▶ [Problem to work on]: In the records that follow, count the lines where the string "over" appears, and give the count with nothing added.

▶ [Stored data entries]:
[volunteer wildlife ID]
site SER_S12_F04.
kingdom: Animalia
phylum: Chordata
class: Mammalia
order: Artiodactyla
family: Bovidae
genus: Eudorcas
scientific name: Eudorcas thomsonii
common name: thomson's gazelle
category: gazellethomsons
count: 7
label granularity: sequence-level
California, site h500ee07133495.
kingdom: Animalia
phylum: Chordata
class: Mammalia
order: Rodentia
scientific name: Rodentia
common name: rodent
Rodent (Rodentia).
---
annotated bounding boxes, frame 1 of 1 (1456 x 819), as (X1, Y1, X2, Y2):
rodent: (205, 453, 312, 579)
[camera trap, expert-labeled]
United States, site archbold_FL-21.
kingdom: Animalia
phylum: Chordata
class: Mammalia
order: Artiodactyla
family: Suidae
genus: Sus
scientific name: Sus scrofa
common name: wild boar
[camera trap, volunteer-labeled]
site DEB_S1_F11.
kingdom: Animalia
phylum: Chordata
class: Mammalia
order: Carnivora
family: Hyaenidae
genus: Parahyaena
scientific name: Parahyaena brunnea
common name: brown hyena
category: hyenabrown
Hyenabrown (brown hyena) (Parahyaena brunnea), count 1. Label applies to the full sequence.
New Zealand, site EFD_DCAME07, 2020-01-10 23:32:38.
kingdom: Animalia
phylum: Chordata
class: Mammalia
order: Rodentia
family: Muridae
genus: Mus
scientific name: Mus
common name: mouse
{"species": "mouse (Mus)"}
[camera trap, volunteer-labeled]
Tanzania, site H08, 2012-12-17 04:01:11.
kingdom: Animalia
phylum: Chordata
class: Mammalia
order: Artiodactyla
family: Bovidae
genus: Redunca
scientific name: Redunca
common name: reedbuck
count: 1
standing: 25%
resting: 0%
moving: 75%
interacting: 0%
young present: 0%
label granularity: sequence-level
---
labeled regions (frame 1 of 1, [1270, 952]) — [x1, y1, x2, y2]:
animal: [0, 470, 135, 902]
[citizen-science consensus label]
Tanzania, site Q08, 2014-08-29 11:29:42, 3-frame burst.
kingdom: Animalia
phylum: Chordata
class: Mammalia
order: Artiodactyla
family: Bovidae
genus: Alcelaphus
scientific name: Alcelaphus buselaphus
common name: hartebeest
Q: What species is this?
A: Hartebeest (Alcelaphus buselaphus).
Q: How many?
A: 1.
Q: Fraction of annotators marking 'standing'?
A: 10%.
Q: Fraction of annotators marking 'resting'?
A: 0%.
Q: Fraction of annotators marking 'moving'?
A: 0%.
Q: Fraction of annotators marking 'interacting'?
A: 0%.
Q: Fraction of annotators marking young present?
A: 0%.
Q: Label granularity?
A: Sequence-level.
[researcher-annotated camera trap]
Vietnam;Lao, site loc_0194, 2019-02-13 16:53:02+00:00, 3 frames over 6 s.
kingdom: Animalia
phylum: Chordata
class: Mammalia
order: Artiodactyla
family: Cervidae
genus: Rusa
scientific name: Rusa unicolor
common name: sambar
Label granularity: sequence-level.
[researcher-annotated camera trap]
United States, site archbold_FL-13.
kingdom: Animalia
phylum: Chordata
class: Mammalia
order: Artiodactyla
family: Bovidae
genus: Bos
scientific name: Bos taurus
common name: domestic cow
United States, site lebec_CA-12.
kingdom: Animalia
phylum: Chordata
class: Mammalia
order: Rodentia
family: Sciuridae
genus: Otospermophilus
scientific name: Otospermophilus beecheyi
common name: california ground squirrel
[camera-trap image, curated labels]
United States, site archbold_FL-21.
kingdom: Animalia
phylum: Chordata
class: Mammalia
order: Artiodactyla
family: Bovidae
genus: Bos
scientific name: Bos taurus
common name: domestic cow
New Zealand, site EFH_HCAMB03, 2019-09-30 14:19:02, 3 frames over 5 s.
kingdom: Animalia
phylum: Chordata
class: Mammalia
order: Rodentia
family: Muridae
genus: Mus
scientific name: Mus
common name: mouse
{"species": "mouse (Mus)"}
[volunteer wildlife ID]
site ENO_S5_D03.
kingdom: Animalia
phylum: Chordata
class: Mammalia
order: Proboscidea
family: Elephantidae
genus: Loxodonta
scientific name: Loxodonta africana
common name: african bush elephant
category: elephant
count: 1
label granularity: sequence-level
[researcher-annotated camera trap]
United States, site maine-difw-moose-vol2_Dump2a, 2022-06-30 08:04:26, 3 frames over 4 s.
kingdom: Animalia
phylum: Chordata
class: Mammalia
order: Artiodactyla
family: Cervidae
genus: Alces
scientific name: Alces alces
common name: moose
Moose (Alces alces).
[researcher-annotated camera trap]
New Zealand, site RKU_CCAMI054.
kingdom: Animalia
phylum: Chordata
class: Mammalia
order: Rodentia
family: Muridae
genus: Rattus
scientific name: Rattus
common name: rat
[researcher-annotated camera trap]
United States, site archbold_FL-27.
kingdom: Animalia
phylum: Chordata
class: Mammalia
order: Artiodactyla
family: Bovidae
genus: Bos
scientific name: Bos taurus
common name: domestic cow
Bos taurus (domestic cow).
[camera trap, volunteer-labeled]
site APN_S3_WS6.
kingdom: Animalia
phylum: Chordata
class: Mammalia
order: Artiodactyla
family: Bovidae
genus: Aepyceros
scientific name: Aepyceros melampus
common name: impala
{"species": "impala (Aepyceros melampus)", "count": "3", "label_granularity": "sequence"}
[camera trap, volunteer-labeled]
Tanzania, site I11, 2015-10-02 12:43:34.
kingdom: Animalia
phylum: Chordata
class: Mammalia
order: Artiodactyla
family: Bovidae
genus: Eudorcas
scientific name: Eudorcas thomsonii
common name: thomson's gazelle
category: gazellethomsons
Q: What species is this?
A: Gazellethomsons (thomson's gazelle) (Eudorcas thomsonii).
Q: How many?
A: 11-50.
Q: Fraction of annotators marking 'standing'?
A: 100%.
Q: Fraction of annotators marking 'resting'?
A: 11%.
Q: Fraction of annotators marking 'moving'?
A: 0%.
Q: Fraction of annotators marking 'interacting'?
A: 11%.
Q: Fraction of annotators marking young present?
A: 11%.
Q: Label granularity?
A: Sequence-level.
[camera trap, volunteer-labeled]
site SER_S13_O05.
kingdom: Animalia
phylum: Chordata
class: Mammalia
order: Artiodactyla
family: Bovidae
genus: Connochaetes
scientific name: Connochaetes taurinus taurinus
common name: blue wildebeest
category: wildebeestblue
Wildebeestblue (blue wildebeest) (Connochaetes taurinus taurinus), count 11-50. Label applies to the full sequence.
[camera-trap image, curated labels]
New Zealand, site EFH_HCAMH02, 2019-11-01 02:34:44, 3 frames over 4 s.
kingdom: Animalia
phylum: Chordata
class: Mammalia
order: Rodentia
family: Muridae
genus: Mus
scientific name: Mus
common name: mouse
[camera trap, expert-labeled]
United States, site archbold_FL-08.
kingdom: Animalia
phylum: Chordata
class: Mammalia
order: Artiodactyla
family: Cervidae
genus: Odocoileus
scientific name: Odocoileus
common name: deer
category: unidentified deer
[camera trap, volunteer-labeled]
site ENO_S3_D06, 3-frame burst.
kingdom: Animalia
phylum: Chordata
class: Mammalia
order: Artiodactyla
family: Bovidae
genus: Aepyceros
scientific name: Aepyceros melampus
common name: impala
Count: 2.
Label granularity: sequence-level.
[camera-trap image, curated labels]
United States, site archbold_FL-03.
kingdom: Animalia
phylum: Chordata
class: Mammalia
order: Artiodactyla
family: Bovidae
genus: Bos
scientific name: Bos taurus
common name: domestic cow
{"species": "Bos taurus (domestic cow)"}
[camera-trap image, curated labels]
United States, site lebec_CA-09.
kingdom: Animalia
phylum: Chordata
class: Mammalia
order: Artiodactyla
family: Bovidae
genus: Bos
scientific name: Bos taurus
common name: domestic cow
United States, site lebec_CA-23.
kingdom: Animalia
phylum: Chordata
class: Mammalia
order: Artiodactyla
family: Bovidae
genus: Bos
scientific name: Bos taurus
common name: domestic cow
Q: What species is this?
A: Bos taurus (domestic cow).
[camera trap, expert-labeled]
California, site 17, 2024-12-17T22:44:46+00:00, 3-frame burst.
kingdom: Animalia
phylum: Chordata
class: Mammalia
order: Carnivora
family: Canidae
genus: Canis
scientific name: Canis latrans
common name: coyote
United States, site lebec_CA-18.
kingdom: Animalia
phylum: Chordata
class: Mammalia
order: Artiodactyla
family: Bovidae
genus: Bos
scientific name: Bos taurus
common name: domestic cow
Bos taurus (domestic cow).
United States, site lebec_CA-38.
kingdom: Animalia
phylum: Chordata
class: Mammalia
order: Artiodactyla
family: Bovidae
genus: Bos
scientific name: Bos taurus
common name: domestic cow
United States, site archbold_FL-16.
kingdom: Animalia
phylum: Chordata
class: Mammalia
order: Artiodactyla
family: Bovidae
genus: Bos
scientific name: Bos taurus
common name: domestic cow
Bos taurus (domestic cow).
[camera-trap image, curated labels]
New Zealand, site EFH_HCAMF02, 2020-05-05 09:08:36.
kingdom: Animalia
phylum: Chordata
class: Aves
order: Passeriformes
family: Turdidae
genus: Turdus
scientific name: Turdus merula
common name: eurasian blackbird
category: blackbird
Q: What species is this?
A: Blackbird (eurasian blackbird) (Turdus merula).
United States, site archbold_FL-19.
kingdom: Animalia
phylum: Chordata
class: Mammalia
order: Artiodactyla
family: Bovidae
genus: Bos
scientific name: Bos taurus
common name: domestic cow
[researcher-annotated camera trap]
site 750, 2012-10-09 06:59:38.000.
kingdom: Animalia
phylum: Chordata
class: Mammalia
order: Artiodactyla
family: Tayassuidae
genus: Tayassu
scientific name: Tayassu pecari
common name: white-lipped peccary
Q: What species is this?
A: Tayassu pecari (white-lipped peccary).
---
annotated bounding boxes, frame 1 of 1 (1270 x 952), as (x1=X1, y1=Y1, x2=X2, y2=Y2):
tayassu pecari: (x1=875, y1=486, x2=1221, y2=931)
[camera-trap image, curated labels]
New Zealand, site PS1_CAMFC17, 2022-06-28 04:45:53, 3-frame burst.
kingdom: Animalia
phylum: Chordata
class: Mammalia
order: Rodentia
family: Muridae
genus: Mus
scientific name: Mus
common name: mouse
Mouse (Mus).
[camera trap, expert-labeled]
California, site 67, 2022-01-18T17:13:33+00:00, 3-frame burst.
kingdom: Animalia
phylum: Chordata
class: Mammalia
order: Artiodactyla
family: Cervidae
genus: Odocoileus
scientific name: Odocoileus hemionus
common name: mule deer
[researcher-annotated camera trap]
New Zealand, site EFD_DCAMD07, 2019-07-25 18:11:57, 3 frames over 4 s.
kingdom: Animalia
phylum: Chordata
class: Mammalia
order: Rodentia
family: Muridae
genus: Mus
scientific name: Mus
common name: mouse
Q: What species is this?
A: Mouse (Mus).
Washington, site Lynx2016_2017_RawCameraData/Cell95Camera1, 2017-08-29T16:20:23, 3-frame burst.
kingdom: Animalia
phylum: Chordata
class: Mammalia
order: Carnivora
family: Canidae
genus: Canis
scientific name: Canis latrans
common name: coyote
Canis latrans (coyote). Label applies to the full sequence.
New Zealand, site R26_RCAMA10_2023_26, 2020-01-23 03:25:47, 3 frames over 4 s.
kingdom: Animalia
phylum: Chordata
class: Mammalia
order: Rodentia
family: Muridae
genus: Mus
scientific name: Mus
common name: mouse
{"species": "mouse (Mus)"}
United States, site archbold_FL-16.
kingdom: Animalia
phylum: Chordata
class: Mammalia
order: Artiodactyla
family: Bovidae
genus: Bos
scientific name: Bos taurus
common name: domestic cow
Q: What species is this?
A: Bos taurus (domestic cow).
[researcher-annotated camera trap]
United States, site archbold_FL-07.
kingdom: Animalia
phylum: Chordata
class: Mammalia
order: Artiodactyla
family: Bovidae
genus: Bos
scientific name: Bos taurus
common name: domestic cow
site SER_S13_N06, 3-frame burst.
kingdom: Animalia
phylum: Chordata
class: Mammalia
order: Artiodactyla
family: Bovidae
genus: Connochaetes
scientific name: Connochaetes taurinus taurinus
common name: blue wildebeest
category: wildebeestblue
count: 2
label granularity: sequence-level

▶ [Expected answer]: 6